Thursday, February 13, 2014

WHITE MEN DESTROY TREES, HOMES, STEAL LAND - THIS IS NOT NEWS - IT IS THE USUAL

 
Just as Africans helped Europeans and Americans to take millions of African people as slaves, so the governments of African countries are helping wealthy white men and their multi-millionaire corporations to destroy trees, homes, villages - even their cemeteries - and steal their land from African people today.
 
Phyllis Carter
 

We've featured the BBC series Why Poverty before, but this time we'll check our sarcasm at the door and share another really captivating episode, Land Rush.  Directed by Eli Cane, Land Rush explores "landgrabs" in Mali – the buying or leasing of big plots of land in developing nations by international or domestic companies, governments, and in some cases, extremely wealthy individuals.

The documentary charts the 600 million dollar project "Sosumar", which is a partnership between Mali's government, African Development Bank, Illovo Sugar (South Africa), and American agricultural developer Mima Nedelcovych's Louisiana-based consulting firm. Sosumar, began planning in 2000, and in 2010 the project has yet to fully take off.

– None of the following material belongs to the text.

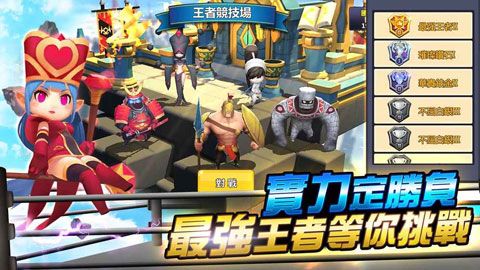 英雄擂台安卓版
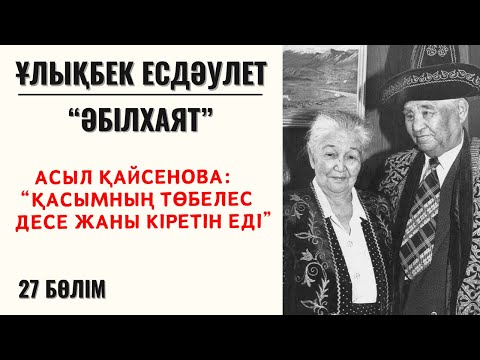 Видео: “Асыл Қайсенова: “Қасымның төбелес десе жаны кіретін еді”. Ұ. Есдәулет, “Әбілхаят”,  27 бөлім.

The films details Nedelcovych's enthusiasm for creating a project that will promote sustainability and growth for Mali, while also illuminating the trepidation and unease of thousands of farm owners that will have to relinquish their land to the government to become sugar cane growers if they still want to farm the land that was once theirs.

 

Why Poverty: Land Grabs in Mali

 

A particularly haunting moment in the film features an elderly woman from Markala describing the experience of her land confiscation. Another community member recalls the destruction of their cemeteries before they were given the chance to relocate their loved ones' graves.

However, the documentary is also effective at highlighting the complexities of the issues at hand. Explaining her experience with the film, Co-director Osvalde Levat states, "I also realized that sometimes the reality is less Manichean than I would like to think. For some, the sale of farmland is a new form of colonial dependence, for others it is the last resort to get out of entrenched and deepening poverty." The film is especially interesting as over the past year partners such as Illovo have withdrawn from the project because of the instability in Mali.

Contextualizing the film with the current reality in Mali, Co-director Hugo Berkeley notes that while some aspects of the Sosumar project seemed like they might have a positive impact on development, "recent events in Mali, linked in many ways to last-year's conflict in Libya, have moved the country into some nether-realm between a functioning and a failed state.

The Malians we follow in this story now find themselves in a hole from which it will be very difficult to extricate themselves."